— Consignes —
1. D'après l'extrait du document, quel métier exerçait Anne Plesme à la naissance de son fils Jules ?
2. Traduisez en anglais la phrase suivante de l'extrait du document : « Le 20 mai suivant, la commission de réforme de Bar-le-Duc le déclare bon pour le service armé. »
3. Modifiez le passage de l'extrait du document allant de « Jules, Claudius, Allaix » jusqu'à « deux à Yzeure. » inclus, en y remplaçant « couturière » par « brodeuse », puis recopiez ce passage ainsi corrigé.

Musée d’État d’Auschwitz-Birkenau,
Oswiecim, Pologne.
Collection Mémoire Vive. Droits réservés.

Jules, Claudius, Allaix naît le 1er juillet 1898 à Yzeure (Allier – 03) au lieu-dit la Croix-Duret à Yzeure (Allier – 03), chez ses parents, Antoine Allaix, 26 ans, pâtissier, et Anne Plesme, son épouse, 21 ans, couturière. Jules est l’aîné d’au moins quatre enfants : après lui naissent Marie, née en 1900 à Moulins, Louis Eugène, né en 1902, et Yvonne, née en 1905, tous deux à Yzeure.

Au printemps 1906 et jusqu’au printemps 1911, la famille habite 22, rue de la Couronne à Bar-le-Duc (Meuse – 55). Le père est ouvrier pâtissier chez Germain Girard, pâtissier-confiseur (Veuve Gromaire ?), au 72, boulevard de la Rochelle.

Quand il est enregistré par le recensement militaire, Jules Allaix habite au 1 rue du Jard à Bar-le-Duc. Il commence à travailler comme serrurier électricien.

Le 26 août 1915, à la mairie de Bar-le-Duc, Jules Allaix s’engage volontairement pour la durée de la guerre, rejoignant le 29e bataillon de chasseurs à pied trois jours plus tard comme soldat de 2e classe. Cependant, le 18 février 1916, la commission de réforme de Mamers (Sarthe) le réforme temporairement pour faiblesse. Le 20 mai suivant, la commission de réforme de Bar-le-Duc le déclare bon pour le service armé. Il rejoint son corps le 4 juin. Il est envoyé au front le 31 décembre. Le 27 avril 1917, il part en renfort au 69e BCP (le 24 juin, à la 9e compagnie). À une date restant à préciser, il est cité à l’ordre de ce bataillon : « Jeune chasseur volontaire pour toutes les missions périlleuses, s’est toujours fait remarquer par son courage et son grand mépris du danger. A toujours été, malgré son jeune âge, un exemple pour ses camarades ». Il reçoit la Croix de guerre avec étoile de bronze.

— Lignes sources —

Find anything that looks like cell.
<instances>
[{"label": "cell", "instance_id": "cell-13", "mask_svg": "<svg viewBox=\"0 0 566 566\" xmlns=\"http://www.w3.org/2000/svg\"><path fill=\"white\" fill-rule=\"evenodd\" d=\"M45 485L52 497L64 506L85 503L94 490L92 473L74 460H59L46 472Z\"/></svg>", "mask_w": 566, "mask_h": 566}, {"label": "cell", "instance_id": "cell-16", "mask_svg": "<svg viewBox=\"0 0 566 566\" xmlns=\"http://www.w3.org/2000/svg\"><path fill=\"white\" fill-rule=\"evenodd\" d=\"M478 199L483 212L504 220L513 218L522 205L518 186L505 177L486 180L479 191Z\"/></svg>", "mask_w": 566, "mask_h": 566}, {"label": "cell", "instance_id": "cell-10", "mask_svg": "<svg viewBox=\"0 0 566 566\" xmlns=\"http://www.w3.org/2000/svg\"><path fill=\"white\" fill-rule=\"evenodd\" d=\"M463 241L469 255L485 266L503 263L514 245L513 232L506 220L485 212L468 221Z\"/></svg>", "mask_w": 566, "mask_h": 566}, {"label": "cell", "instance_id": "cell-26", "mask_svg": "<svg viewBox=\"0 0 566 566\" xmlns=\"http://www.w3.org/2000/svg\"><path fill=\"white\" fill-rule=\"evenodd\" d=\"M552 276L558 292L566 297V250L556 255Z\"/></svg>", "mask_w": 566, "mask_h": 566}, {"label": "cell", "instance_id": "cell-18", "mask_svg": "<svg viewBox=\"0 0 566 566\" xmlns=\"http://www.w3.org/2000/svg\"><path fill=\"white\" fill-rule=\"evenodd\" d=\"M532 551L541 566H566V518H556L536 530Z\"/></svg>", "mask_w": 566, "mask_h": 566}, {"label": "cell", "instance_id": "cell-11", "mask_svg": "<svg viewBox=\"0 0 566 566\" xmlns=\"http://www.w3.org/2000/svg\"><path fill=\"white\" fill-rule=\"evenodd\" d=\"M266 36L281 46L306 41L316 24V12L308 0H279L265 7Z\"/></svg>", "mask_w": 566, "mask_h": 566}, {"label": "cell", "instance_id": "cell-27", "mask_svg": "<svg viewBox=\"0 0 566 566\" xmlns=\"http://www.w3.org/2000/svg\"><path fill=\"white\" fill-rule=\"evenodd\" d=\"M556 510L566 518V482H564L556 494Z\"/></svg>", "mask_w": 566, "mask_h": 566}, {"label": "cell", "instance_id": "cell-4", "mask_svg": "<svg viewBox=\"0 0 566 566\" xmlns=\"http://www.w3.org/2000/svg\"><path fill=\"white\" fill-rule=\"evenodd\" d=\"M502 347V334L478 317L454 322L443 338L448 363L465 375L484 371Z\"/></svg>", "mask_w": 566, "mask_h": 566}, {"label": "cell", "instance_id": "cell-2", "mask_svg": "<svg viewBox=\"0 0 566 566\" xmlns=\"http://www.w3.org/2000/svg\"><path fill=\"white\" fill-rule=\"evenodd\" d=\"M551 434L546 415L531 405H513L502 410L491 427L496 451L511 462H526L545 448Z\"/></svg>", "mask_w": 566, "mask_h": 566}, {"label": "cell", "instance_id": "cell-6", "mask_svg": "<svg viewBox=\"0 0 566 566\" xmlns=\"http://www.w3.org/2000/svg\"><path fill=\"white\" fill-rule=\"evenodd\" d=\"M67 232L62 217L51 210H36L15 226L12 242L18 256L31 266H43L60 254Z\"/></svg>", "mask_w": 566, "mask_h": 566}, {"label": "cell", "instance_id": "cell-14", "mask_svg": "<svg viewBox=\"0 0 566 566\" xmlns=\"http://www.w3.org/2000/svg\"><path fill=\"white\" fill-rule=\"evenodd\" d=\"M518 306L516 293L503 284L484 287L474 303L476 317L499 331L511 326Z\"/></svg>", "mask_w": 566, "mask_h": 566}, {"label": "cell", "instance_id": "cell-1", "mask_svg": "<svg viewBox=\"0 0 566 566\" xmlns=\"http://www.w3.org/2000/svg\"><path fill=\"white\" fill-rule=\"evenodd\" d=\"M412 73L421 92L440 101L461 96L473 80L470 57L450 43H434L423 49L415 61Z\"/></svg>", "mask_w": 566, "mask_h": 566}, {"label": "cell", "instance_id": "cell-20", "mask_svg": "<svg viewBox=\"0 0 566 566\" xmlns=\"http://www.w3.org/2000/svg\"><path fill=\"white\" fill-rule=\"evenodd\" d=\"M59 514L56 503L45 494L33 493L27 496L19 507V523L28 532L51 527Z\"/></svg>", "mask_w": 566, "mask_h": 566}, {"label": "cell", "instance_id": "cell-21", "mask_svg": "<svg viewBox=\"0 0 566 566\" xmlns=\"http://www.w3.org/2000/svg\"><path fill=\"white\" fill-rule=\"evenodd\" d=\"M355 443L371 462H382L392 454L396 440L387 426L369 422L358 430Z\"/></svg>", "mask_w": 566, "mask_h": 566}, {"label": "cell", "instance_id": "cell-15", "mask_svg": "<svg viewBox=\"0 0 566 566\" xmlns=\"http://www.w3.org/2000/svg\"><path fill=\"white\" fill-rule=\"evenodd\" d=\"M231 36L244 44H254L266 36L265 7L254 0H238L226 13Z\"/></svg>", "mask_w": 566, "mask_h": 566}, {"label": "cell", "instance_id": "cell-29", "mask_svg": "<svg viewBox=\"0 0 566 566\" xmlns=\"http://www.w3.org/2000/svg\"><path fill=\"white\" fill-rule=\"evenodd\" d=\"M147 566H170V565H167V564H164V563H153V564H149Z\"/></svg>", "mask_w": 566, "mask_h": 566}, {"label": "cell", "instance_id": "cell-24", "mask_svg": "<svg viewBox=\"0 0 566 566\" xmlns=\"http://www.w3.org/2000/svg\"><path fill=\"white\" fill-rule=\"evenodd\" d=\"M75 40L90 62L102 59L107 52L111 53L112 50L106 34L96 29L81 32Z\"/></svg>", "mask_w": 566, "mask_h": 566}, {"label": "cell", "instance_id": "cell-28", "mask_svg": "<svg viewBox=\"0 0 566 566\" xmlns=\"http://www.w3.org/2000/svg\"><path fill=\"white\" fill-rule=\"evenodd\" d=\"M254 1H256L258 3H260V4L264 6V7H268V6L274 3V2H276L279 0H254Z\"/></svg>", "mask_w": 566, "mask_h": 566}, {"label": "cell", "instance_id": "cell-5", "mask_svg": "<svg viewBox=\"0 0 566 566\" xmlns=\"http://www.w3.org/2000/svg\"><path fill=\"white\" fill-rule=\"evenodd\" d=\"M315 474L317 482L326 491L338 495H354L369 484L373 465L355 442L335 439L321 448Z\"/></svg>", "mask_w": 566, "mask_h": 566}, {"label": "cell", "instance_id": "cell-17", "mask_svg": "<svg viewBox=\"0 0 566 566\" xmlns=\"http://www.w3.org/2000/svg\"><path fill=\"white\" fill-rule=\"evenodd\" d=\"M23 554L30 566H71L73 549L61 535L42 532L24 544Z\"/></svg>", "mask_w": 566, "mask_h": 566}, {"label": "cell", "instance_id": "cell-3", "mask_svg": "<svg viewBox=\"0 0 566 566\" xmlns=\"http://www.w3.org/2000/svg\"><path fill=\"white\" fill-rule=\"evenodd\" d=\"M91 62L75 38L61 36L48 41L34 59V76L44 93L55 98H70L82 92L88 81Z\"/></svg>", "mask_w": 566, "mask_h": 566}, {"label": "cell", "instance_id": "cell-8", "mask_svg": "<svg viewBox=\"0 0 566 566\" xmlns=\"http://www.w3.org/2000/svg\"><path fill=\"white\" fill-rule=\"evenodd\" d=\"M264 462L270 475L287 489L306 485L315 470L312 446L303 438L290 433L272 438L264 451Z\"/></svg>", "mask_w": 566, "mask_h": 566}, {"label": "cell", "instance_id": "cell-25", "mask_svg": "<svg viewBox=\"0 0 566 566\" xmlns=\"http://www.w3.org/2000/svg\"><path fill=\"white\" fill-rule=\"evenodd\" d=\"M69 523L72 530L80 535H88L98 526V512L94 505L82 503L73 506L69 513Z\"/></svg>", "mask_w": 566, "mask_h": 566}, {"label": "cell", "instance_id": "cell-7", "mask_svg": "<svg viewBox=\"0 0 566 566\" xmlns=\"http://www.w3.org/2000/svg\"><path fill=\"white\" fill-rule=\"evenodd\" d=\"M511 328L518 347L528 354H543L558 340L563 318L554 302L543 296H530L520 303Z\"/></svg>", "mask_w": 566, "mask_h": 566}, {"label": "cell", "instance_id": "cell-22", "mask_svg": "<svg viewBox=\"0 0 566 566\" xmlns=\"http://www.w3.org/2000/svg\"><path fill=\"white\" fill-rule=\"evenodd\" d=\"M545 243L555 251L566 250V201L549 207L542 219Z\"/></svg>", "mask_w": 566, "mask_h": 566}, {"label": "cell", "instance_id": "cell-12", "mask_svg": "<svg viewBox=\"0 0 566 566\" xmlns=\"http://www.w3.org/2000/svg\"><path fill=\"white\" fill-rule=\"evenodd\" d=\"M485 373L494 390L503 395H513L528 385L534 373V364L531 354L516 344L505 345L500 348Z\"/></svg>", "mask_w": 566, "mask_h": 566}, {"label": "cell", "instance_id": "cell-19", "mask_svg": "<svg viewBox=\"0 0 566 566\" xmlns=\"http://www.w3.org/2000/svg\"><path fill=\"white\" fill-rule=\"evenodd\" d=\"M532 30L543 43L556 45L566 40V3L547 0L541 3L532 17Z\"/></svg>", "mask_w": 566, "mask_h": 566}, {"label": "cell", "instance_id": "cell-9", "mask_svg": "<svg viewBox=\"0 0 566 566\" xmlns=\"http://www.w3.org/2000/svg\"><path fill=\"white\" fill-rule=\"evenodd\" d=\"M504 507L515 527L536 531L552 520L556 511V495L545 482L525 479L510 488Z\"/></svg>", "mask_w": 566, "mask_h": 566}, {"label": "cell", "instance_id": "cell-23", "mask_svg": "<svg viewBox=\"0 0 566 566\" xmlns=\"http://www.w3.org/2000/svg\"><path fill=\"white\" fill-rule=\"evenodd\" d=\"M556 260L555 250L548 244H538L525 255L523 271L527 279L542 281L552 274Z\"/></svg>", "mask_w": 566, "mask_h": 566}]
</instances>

— Réponses dans l'ordre —
1. Elle était couturière.

2. On the following May 20, the Bar-le-Duc review board declared him fit for armed service.

3.
Jules, Claudius, Allaix naît le 1er juillet 1898 à Yzeure (Allier – 03) au lieu-dit la Croix-Duret à Yzeure (Allier – 03), chez ses parents, Antoine Allaix, 26 ans, pâtissier, et Anne Plesme, son épouse, 21 ans, brodeuse. Jules est l’aîné d’au moins quatre enfants : après lui naissent Marie, née en 1900 à Moulins, Louis Eugène, né en 1902, et Yvonne, née en 1905, tous deux à Yzeure.